We have built our governance framework on three pillars such as strong data-privacy safeguards, transparent audit systems, and strict scientific oversight.

First, all athlete data is encrypted end-to-end, stored on secure Indian servers, and governed by strict access controls. No raw video or identifiable information goes to any third party without explicit institutional consent. Parents and schools retain ownership of the data, we only process it to generate assessments.

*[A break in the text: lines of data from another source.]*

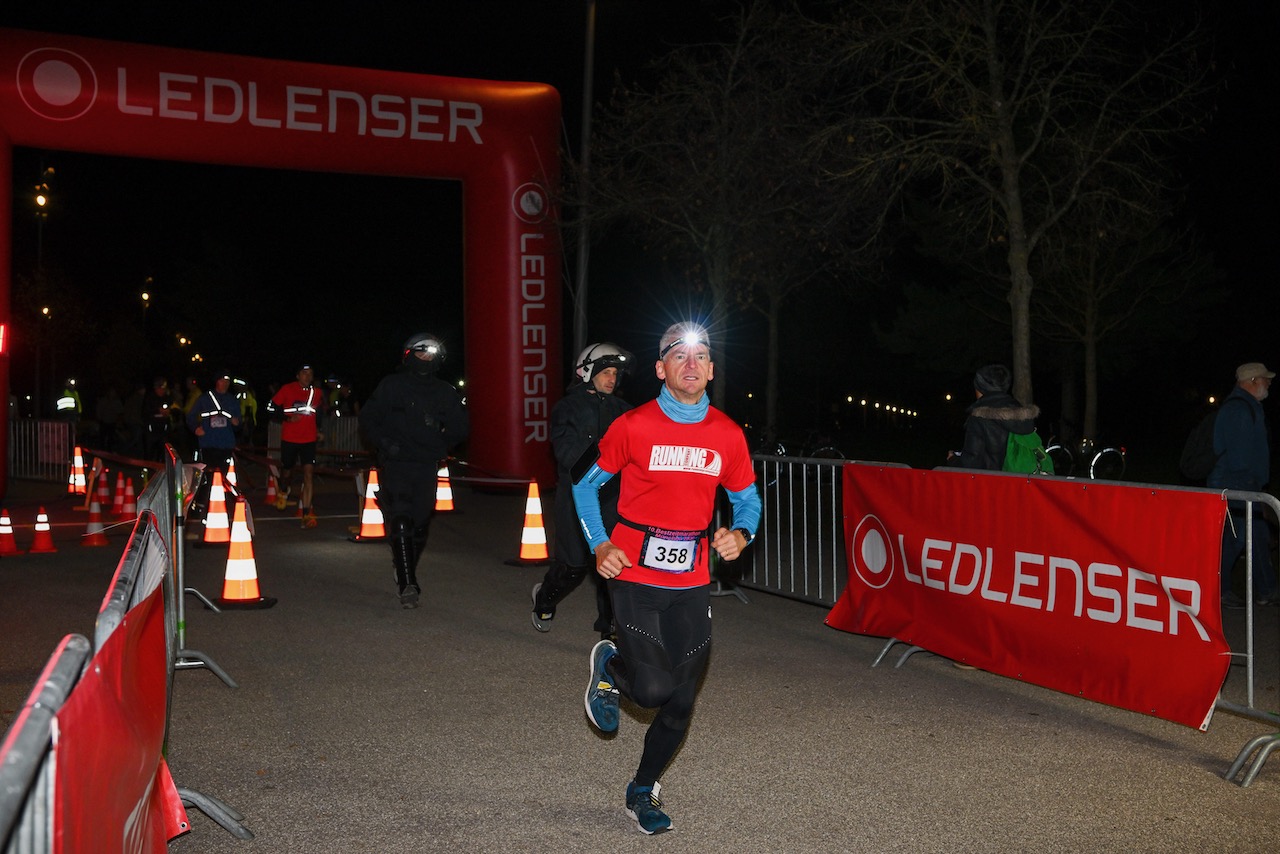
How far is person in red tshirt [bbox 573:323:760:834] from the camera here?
4.66m

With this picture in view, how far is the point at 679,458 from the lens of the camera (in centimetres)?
475

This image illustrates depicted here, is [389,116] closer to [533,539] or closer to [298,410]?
[298,410]

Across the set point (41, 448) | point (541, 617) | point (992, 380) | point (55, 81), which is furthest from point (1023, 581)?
point (41, 448)

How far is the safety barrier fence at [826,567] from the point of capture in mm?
5434

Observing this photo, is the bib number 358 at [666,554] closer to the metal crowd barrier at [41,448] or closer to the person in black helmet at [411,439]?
the person in black helmet at [411,439]

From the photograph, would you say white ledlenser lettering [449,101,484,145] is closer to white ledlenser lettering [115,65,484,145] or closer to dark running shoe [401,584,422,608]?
white ledlenser lettering [115,65,484,145]

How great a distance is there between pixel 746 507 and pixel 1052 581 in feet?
7.49

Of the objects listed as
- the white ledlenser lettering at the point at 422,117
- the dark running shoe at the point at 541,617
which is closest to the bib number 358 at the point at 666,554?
the dark running shoe at the point at 541,617

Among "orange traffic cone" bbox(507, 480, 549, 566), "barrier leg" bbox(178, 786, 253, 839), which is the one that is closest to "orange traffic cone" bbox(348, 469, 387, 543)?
"orange traffic cone" bbox(507, 480, 549, 566)

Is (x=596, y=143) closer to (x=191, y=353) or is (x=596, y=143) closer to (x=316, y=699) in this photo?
(x=316, y=699)

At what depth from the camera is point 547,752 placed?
5.62 m

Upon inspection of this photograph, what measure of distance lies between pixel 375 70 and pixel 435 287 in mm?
49079

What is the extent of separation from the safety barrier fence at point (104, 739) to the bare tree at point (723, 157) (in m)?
13.5

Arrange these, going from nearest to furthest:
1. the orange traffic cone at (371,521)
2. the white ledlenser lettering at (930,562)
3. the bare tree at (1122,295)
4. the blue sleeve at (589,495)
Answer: the blue sleeve at (589,495), the white ledlenser lettering at (930,562), the orange traffic cone at (371,521), the bare tree at (1122,295)
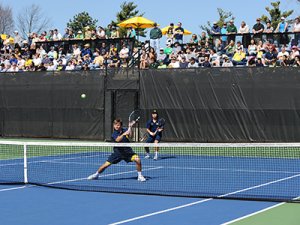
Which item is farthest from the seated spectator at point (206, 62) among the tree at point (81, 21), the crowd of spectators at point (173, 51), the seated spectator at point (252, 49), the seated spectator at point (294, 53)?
the tree at point (81, 21)

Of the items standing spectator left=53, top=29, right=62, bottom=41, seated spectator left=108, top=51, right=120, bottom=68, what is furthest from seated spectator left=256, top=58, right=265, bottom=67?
standing spectator left=53, top=29, right=62, bottom=41

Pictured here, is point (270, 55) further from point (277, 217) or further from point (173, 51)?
point (277, 217)

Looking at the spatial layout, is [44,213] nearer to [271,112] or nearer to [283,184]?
[283,184]

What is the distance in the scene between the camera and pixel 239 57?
78.9ft

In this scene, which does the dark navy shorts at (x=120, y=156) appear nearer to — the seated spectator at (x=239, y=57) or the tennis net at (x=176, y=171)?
the tennis net at (x=176, y=171)

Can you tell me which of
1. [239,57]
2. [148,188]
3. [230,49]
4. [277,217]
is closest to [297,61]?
[239,57]

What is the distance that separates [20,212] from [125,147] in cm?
418

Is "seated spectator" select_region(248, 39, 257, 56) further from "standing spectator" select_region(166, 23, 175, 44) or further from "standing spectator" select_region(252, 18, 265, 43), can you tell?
"standing spectator" select_region(166, 23, 175, 44)

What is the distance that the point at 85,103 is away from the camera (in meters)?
26.2

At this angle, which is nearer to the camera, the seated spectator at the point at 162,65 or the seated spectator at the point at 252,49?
the seated spectator at the point at 252,49

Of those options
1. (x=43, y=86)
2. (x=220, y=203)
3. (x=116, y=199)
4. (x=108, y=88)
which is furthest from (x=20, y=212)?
(x=43, y=86)

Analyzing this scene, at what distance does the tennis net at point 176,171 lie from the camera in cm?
1223

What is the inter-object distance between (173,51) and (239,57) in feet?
12.3

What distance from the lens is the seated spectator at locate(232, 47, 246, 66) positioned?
24.0m
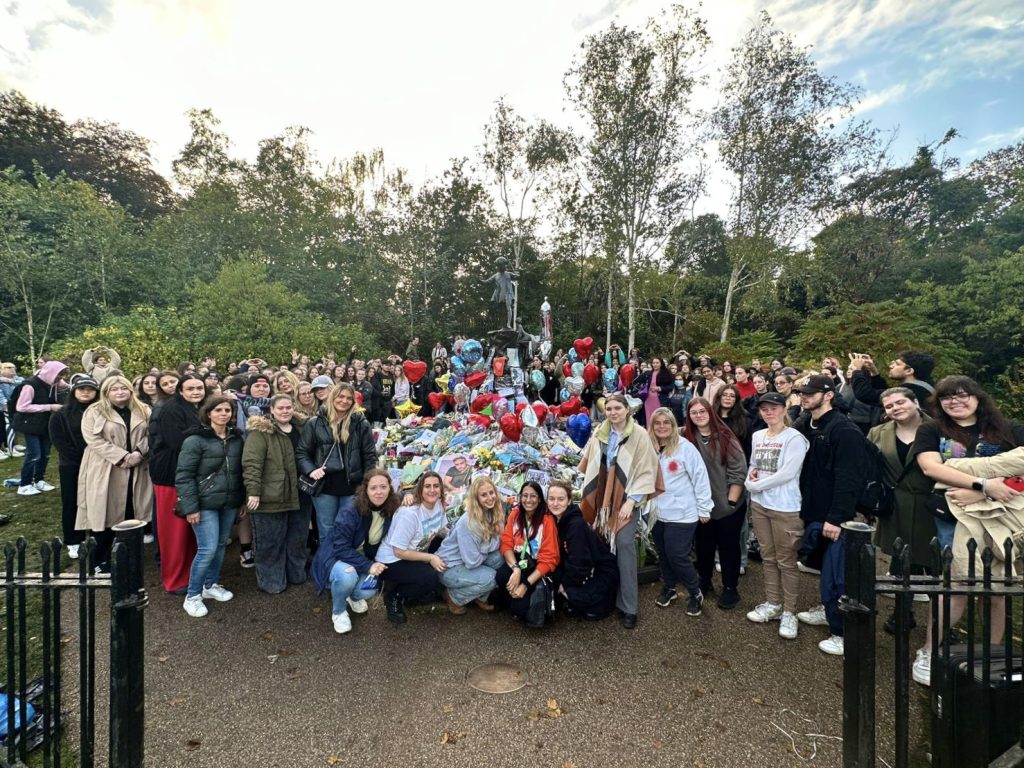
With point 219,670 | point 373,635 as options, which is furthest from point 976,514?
point 219,670

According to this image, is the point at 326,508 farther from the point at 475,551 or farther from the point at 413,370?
the point at 413,370

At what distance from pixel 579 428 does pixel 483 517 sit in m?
2.43

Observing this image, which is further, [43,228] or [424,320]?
[424,320]

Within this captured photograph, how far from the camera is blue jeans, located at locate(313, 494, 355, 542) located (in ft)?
14.9

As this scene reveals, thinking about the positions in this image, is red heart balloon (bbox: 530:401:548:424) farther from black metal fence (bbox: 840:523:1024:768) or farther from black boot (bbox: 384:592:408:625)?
black metal fence (bbox: 840:523:1024:768)

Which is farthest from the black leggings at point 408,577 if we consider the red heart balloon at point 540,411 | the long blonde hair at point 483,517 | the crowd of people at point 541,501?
the red heart balloon at point 540,411

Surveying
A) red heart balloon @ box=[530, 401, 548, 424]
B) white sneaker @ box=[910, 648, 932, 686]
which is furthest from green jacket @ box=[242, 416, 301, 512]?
white sneaker @ box=[910, 648, 932, 686]

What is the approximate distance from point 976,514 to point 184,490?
17.7ft

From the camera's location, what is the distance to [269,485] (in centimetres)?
429

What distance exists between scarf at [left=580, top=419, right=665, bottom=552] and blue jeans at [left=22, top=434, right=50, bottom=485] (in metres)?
7.91

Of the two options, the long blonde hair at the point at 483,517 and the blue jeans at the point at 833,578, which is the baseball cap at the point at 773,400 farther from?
the long blonde hair at the point at 483,517

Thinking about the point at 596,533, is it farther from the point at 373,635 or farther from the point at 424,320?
the point at 424,320

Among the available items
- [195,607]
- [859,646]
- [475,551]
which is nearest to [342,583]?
[475,551]

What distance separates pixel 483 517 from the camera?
407 cm
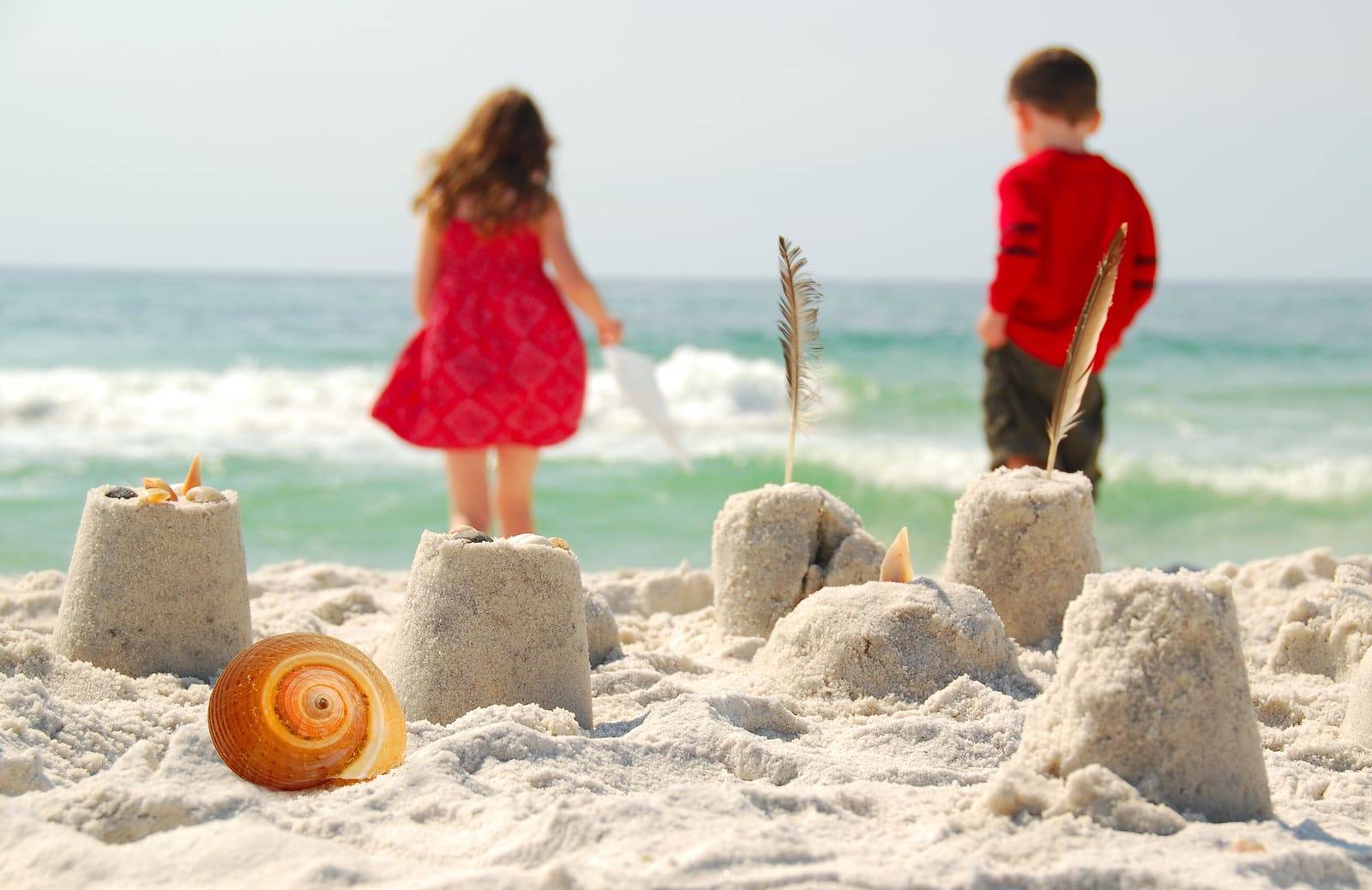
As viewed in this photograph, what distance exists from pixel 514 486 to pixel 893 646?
2733mm

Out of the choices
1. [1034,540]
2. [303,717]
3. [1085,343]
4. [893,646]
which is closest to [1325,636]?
[1034,540]

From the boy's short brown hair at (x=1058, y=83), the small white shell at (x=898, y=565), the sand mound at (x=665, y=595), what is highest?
the boy's short brown hair at (x=1058, y=83)

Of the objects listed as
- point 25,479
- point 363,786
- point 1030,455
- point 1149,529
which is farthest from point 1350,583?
point 25,479

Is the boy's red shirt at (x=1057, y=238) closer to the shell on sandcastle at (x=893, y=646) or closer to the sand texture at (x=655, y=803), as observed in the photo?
the shell on sandcastle at (x=893, y=646)

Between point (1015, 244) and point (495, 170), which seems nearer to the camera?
point (1015, 244)

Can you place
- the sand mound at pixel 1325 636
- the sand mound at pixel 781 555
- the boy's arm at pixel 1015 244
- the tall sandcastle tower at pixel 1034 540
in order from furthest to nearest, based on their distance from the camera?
the boy's arm at pixel 1015 244
the sand mound at pixel 781 555
the tall sandcastle tower at pixel 1034 540
the sand mound at pixel 1325 636

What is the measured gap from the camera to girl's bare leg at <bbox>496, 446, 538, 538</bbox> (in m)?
5.64

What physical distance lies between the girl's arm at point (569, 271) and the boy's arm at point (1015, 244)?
1629 millimetres

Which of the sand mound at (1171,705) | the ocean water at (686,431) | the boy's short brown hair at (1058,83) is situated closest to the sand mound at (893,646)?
the sand mound at (1171,705)

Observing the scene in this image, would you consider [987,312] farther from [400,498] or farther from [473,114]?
[400,498]

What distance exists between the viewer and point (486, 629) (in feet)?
9.78

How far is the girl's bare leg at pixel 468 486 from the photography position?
5.61 metres

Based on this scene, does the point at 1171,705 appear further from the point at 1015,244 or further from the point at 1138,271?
the point at 1138,271

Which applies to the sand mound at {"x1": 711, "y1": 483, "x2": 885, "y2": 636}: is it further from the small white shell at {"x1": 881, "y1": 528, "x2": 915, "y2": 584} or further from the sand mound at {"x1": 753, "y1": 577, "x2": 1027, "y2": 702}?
the sand mound at {"x1": 753, "y1": 577, "x2": 1027, "y2": 702}
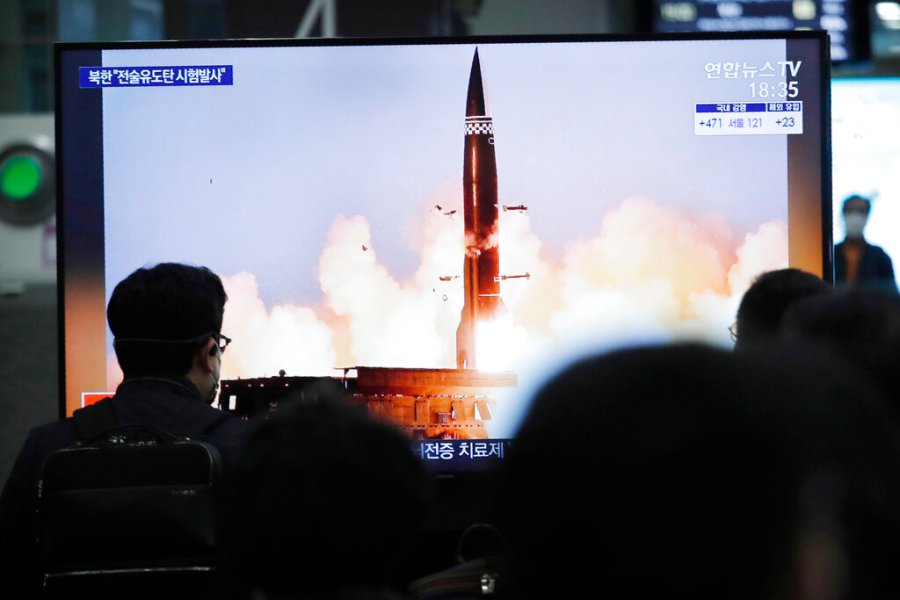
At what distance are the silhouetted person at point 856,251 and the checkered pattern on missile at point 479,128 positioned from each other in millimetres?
1716

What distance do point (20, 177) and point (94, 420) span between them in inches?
107

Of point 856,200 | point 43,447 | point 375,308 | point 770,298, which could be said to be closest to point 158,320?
point 43,447

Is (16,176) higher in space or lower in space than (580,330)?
higher

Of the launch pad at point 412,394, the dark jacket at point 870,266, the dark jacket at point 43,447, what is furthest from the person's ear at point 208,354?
A: the dark jacket at point 870,266

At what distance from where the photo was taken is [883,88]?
4805 mm

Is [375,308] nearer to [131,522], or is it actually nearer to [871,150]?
[131,522]

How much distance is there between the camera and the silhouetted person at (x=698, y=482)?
0.78m

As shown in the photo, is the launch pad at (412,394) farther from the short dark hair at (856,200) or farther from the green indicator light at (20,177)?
the short dark hair at (856,200)

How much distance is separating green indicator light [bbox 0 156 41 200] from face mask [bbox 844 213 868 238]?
3.46 meters

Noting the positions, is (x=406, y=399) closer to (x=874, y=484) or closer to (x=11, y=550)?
(x=11, y=550)

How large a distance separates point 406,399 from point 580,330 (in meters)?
0.62

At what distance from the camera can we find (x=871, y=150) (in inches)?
191

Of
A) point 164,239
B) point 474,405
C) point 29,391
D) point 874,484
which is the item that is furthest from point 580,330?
point 874,484

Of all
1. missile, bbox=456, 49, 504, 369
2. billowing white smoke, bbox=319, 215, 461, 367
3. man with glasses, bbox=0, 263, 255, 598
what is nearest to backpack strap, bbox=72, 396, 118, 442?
man with glasses, bbox=0, 263, 255, 598
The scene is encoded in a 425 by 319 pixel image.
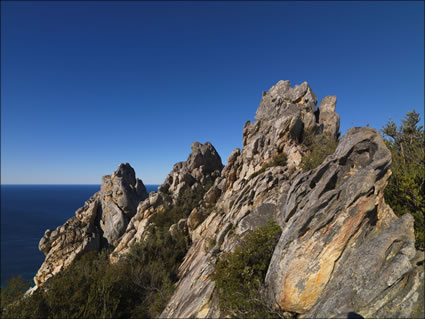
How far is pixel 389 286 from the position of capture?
21.8ft

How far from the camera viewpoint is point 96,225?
43.8 m

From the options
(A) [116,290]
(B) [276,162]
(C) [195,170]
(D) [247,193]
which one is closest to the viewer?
(A) [116,290]

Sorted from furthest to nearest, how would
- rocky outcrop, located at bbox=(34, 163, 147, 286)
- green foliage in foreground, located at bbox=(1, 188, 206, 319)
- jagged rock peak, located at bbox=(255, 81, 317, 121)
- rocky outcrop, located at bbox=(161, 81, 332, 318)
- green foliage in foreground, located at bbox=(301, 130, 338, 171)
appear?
jagged rock peak, located at bbox=(255, 81, 317, 121), rocky outcrop, located at bbox=(34, 163, 147, 286), green foliage in foreground, located at bbox=(301, 130, 338, 171), rocky outcrop, located at bbox=(161, 81, 332, 318), green foliage in foreground, located at bbox=(1, 188, 206, 319)

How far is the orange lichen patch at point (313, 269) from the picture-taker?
838cm

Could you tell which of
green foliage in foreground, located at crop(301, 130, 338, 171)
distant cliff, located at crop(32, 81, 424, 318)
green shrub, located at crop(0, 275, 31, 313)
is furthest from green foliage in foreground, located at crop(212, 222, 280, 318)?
green shrub, located at crop(0, 275, 31, 313)

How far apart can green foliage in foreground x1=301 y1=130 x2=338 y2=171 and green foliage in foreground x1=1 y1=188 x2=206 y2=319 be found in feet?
65.4

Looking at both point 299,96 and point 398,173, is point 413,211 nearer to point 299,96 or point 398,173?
point 398,173

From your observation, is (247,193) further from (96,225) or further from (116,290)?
(96,225)

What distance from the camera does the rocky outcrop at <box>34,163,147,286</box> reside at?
35662mm

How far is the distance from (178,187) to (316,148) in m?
27.6

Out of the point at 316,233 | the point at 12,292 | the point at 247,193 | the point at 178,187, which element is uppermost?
the point at 247,193

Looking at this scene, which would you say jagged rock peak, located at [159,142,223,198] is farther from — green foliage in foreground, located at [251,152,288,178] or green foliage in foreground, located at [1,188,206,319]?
green foliage in foreground, located at [251,152,288,178]

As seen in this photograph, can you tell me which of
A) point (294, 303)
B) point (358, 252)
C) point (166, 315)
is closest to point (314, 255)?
point (358, 252)

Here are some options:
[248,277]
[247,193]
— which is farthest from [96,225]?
[248,277]
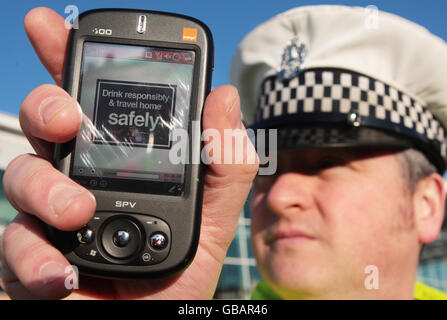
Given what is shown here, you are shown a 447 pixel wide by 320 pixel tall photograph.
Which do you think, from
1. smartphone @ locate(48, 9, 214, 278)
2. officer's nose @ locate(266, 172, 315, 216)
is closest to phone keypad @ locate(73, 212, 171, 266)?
smartphone @ locate(48, 9, 214, 278)

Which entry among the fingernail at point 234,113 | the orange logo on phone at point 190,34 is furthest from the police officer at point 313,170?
the orange logo on phone at point 190,34

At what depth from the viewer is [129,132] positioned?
97 cm

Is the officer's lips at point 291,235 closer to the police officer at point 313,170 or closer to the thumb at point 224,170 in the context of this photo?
the police officer at point 313,170

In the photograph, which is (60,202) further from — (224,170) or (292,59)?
(292,59)

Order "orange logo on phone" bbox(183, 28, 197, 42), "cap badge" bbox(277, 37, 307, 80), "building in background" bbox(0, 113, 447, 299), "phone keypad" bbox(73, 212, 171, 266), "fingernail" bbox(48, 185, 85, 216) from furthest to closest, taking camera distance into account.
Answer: "building in background" bbox(0, 113, 447, 299), "cap badge" bbox(277, 37, 307, 80), "orange logo on phone" bbox(183, 28, 197, 42), "phone keypad" bbox(73, 212, 171, 266), "fingernail" bbox(48, 185, 85, 216)

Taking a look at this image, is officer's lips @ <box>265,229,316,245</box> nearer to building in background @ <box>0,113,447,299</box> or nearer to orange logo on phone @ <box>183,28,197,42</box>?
orange logo on phone @ <box>183,28,197,42</box>

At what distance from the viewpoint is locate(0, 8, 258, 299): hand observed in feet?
2.69

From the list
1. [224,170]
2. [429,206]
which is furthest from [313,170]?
[224,170]

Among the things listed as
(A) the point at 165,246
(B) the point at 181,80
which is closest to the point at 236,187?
(A) the point at 165,246

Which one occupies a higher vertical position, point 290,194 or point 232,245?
point 290,194

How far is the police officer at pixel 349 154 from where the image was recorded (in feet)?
4.72

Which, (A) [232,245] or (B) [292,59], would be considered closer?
(B) [292,59]

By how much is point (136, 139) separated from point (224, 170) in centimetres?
24

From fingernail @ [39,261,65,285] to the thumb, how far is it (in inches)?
12.5
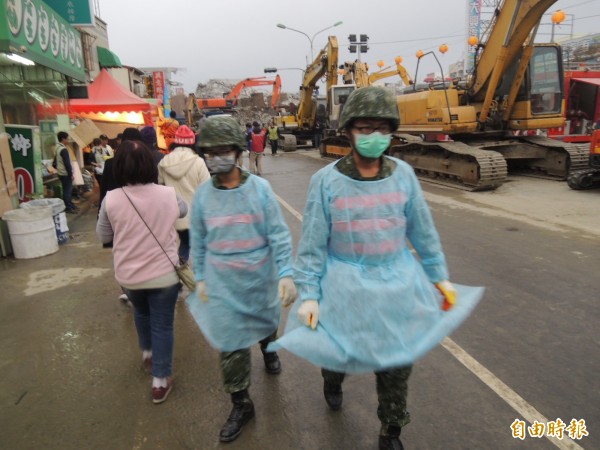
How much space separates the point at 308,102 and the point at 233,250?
72.4ft

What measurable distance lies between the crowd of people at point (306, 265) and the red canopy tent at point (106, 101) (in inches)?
412

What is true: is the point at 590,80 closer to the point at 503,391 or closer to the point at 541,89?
the point at 541,89

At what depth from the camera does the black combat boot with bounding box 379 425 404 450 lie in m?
2.30

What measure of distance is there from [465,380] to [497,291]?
1.75m

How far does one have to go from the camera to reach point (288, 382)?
3100 mm

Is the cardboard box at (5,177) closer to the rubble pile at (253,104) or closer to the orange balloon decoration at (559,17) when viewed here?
the orange balloon decoration at (559,17)

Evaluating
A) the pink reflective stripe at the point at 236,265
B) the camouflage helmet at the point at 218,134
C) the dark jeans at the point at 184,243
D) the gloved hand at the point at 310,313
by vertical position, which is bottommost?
the dark jeans at the point at 184,243

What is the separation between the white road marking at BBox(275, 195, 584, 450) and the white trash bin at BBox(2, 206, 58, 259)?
18.6ft

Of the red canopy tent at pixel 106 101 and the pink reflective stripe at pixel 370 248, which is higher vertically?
the red canopy tent at pixel 106 101

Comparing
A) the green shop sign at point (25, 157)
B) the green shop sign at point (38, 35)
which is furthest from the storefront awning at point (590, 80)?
the green shop sign at point (25, 157)

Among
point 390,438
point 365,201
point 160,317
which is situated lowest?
point 390,438

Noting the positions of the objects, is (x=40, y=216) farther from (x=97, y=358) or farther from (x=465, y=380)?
(x=465, y=380)

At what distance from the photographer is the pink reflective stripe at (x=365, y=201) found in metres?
2.11

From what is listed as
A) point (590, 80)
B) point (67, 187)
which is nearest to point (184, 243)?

Second, we have put auditability at the core of every workflow. Every model release, every scoring update, and every protocol change undergoes scientific review and internal testing. We maintain logs of model decisions, accuracy reports, bias checks, and field-testing cycles to ensure traceability. This is essential for scaling without losing rigor. 

Third, we have created an internal Sports Science & Ethics Board that includes biomechanists, data scientists, and external advisors. Their role is to continuously monitor model fairness, validate scoring frameworks, and ensure that our rapid growth does not dilute scientific integrity.

Responsible scaling is not optional for us perhaps it’s foundational. When you’re dealing with children’s developmental data, trust is everything. We want KPro to set the benchmark for how sports-technology companies in India treat privacy, ethics, and scientific discipline. If we get this part right, scale automatically becomes sustainable.